# A different sort of style



## Mikie (Jun 20, 2006)

I know that this may seem like some shameless promotion of another site, but I found this page a while ago and was simply amazed by some of the stories that these guys can bring out. They write collectively by role playing, but it's by far unlike any role playing that I've seen. You can find some of the stories that they have up at http://www.rphaven.org/hof/index.html . I personally reccomend "Geowalkers" and "You-Make-The-Choices Story".


----------



## Rob (Jun 20, 2006)

I hate it when people drop by, say hello, get welcomes, then start posting links to some other site they want us to check out, which looks like the real reason they're here.

Maybe it's just me though.

Cheers,
Omni


----------



## Mikie (Jun 20, 2006)

Is that why you think I'm here? Well, if it is, then I'm sorry to have given you that impression. While I am advertising another site's stories in this thread and in my signature, what's to say that I can't be here for new techniques and to read other stories?


----------



## Rob (Jun 21, 2006)

Mikie said:
			
		

> Is that why you think I'm here? Well, if it is, then I'm sorry to have given you that impression. While I am advertising another site's stories in this thread and in my signature, what's to say that I can't be here for new techniques and to read other stories?
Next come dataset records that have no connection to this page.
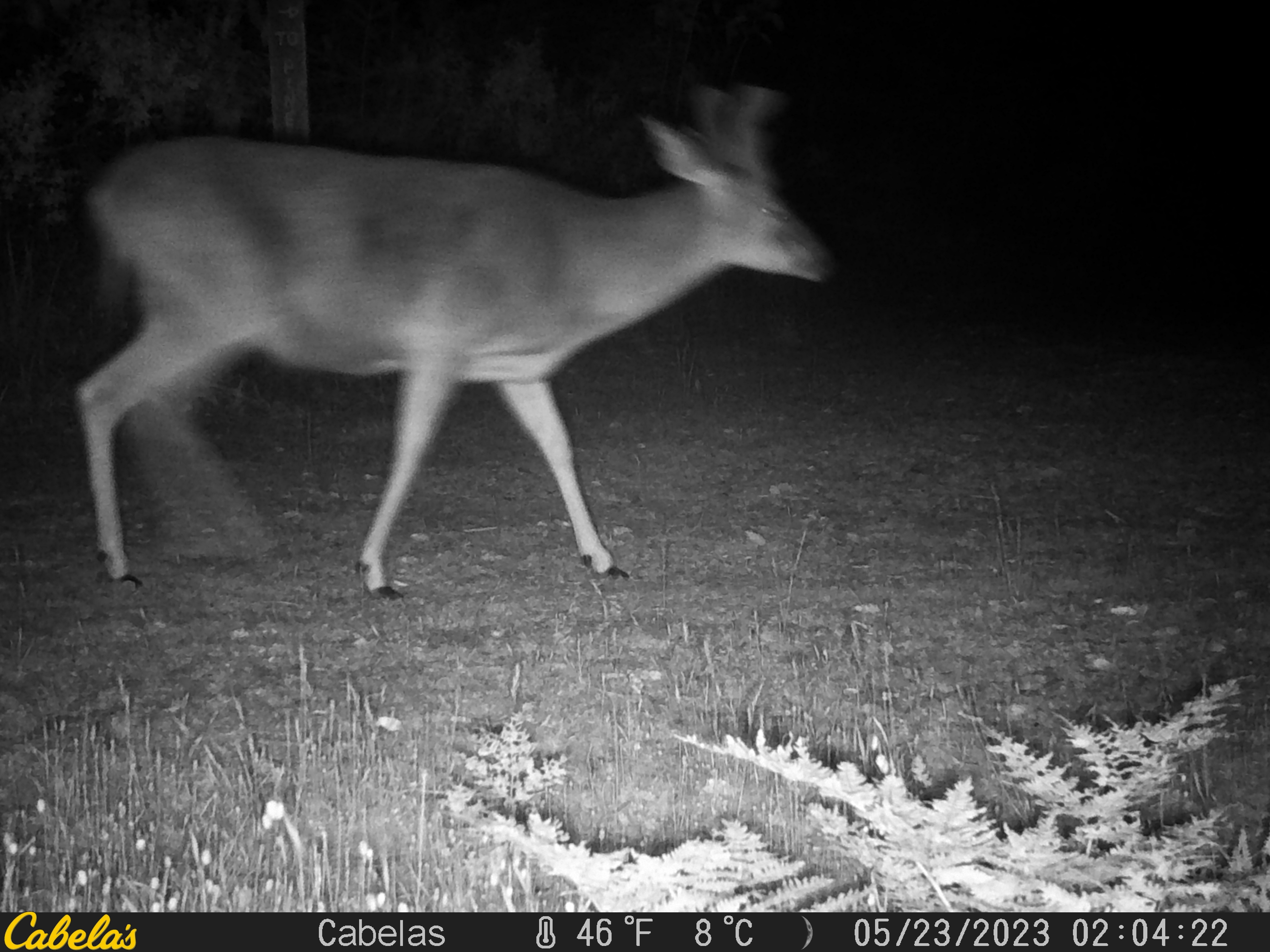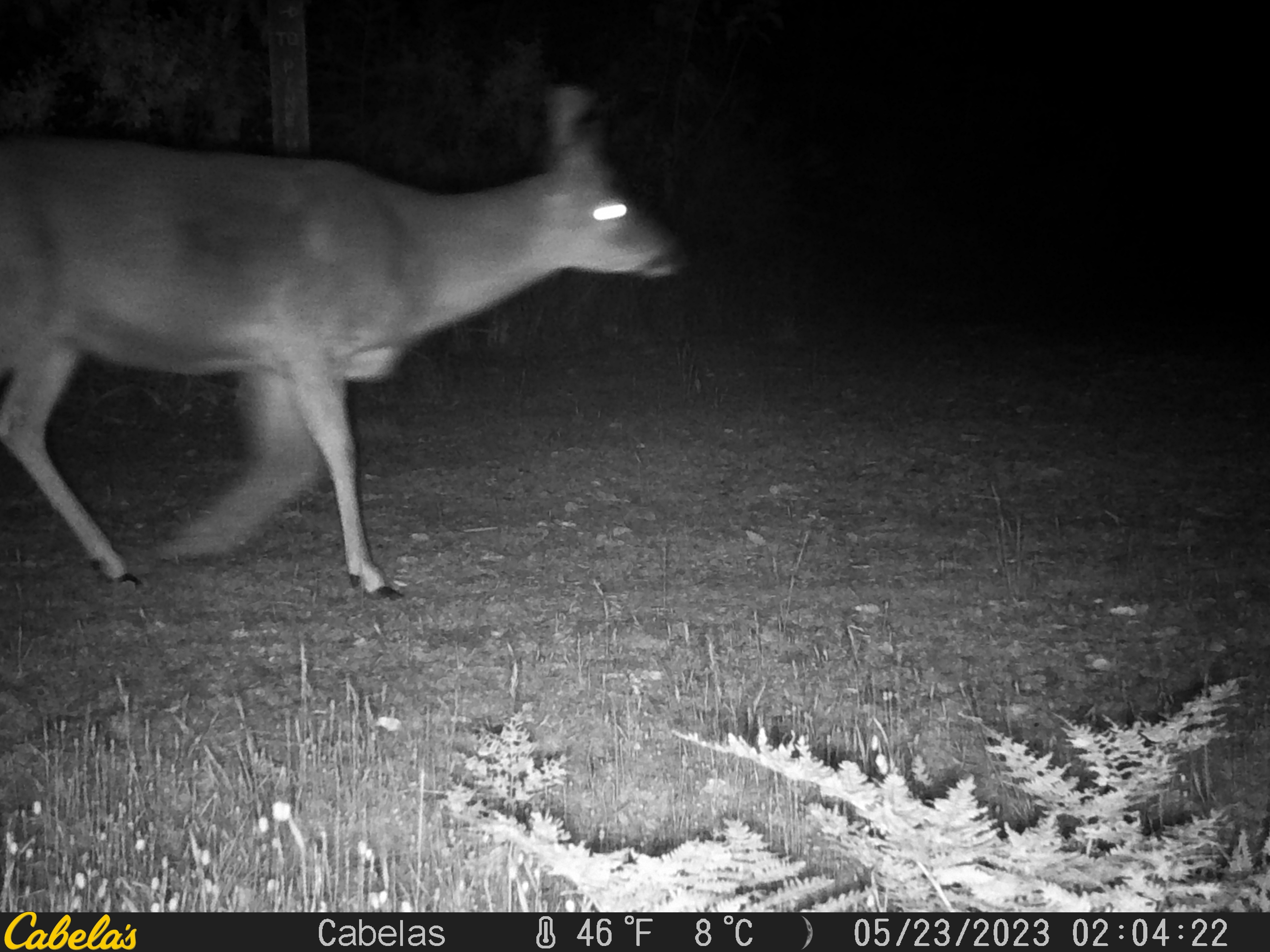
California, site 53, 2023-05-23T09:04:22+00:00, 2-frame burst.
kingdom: Animalia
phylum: Chordata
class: Mammalia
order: Artiodactyla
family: Cervidae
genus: Odocoileus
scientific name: Odocoileus hemionus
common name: mule deer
Mule deer (Odocoileus hemionus).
At the moment you look to me just like someone who is only here to advertise their site. There's no way to tell you apart from the others here who do the same. That's the way you chose to introduce yourself.

* shrug *


----------



## Mikie (Jun 21, 2006)

Meh, just because it's the first thing I did, doesn't mean that it's the only thing.


----------



## Kane (Jun 21, 2006)

We'll see.  Usually your first actions betray your intentions.  If you came here and posted hello, went and did some critiques, or put your story up for critique then we would get the impression you were here to be a part of the community.  But when the first thing you do is advertise another site then we get the impression that is what you are here for.


----------



## Rob (Jun 21, 2006)

No worries, Mikie. Welcome anyway. Plenty of time for you to settle in and convince us otherwise. It's not such a big deal.

Cheers,
Omni


----------



## Mikie (Jun 21, 2006)

Kane said:
			
		

> We'll see.  Usually your first actions betray your intentions.  If you came here and posted hello, went and did some critiques, or put your story up for critique then we would get the impression you were here to be a part of the community.  But when the first thing you do is advertise another site then we get the impression that is what you are here for.



I frankly can't see what good that would be for advertising, just to pop up, post a link, and disappear. If you have doubts that I've come here to write, then I'll post some of a story I'm writing in a little while.


----------



## Kane (Jun 21, 2006)

Mikie said:
			
		

> I frankly can't see what good that would be for advertising, just to pop up, post a link, and disappear. If you have doubts that I've come here to write, then I'll post some of a story I'm writing in a little while.



It may not do any good, but people do it on every forum I've been on.  People were doing it on my own forum so much I had to log on every day just to delete the offending users/posts.  I got so sick of it that I took my forums down.


----------